Je suis stupéfait de voir louanger ce film qui traite du sadomasochisme de manière plus cérébrale que physique avec une Catherine Deneuve non impliquée dans un récit improbable et peu vraisemblable...
Très bon film, qui mérite sa réputation de classique. Catherine Deneuve livre une prestation magistrale. Ce film dit beaucoup du désir : celui de corps et celui de l’esprit s’affrontent. Ce film nous amène ainsi à nous interroger : pourquoi, alors que tout semble aller pour le mieux, éprouvons nous la tentation de faire le pire ?
Chef d’œuvre tardif du surréaliste Luis Bunuel, Belle de jour raconte comment Séverine, une jeune femme modèle, finit par s'épanouir dans le couple qu'elle forme avec son marie Pierre, homme idéal, en se prostituant la journée. On pourrait croire à un film sulfureux mais pourtant, avant Mai 68, Bunuel raconte ici une histoire d'amour somme toute belle bien que tragique, et se garde bien de porter un quelconque jugement moral à l'égard de Séverine.
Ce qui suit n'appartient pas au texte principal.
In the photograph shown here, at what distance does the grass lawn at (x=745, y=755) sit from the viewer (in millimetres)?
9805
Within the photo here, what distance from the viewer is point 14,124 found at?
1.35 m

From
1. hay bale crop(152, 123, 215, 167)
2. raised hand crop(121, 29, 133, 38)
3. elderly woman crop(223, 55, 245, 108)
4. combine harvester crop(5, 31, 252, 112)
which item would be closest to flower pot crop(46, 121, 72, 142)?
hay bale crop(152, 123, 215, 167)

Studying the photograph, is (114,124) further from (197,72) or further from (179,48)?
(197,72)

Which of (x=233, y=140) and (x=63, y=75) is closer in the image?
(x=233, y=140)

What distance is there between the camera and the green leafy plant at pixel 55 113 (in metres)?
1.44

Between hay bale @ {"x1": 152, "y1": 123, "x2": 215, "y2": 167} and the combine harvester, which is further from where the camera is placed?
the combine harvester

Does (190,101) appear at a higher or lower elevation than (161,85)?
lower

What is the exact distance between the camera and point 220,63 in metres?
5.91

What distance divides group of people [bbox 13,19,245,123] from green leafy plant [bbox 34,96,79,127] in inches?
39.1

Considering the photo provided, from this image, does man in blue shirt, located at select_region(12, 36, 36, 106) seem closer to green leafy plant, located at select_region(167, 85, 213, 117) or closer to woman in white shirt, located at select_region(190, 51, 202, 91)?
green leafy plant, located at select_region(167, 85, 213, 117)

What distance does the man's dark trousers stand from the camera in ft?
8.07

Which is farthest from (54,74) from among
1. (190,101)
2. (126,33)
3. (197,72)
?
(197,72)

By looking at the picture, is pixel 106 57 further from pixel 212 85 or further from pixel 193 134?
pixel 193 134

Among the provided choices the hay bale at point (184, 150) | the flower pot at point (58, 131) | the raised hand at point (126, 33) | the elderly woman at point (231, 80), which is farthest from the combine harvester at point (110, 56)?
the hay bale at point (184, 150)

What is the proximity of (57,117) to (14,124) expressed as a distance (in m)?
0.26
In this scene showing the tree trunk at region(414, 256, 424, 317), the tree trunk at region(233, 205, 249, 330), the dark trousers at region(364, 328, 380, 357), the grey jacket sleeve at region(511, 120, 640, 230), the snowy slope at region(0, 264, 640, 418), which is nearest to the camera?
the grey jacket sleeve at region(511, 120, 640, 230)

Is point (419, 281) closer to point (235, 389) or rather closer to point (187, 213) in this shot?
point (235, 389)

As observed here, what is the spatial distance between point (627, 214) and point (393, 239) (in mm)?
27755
C'est là l'immense succès du film, qui parvient à parler de désirs habituellement considérés comme scandaleux sans aucune vulgarité, et même à proposer une illustration éclairante, toute empreinte de psychanalyse, du conflit psychique qui habite Séverine. On comprend notamment que l'amour entre Pierre et Séverine, bien qu'indubitable, est principalement d'ordre platonique, notamment parce que Pierre idéalise trop sa compagne. Belle de jour apparaît ainsi comme le sommet de la carrière de Bunuel, et fait figure de pont entre le cinéma surréaliste d'avant-guerre et celui, libertaire, des années 70.
La causticité du sujet de Luis Bunuel se dévoile dès les premiers plans. A la vision très romantique d'un couple charmant succède soudainement, pour mieux heurter notre confort, le fantasme masochiste de la jeune épouse. Bourgeoise amoureuse, Séverine éprouve le besoin, par l'entremise d'une maison de passe, de satisfaire des fantasmes sexuels foisonnants...et forcément inconvenants pour une femme de sa classe. Le choix précis de Catherine Deneuve pour incarner Séverine n'est évidemment pas innocent. L'image de grâce farouche de la comédienne, sa blondeur et sa beauté virginales exacerbent le propos de Bunuel en illustrant, fort audacieusement, une évocation psychanalytique de la libido, c'est-à-dire libérée de ses tabous sociaux ou moraux.
Pour autant, Bunuel n'est pas gratuitement provocateur. Son film, entre irrationnel et symbolisme, vise à définir, ou plus justement à ne pas définir, la frontière entre l'amour et le désir instinctif, indépendant l'un de l'autre. Séverine, alias Belle de jour, témoigne de la dualité du commun, de sa candeur comme de ses perversions ou de ses "déviances". Autour de la jeune femme, et pour ne faillir à son engagement surréaliste, Bunuel met en scène un échantillon de notables aux fantasmes insolites et fantaisistes. Le talent du cinéaste, l'élégance de sa mise en scène l'éloignent de tout débordement scabreux ou trivial.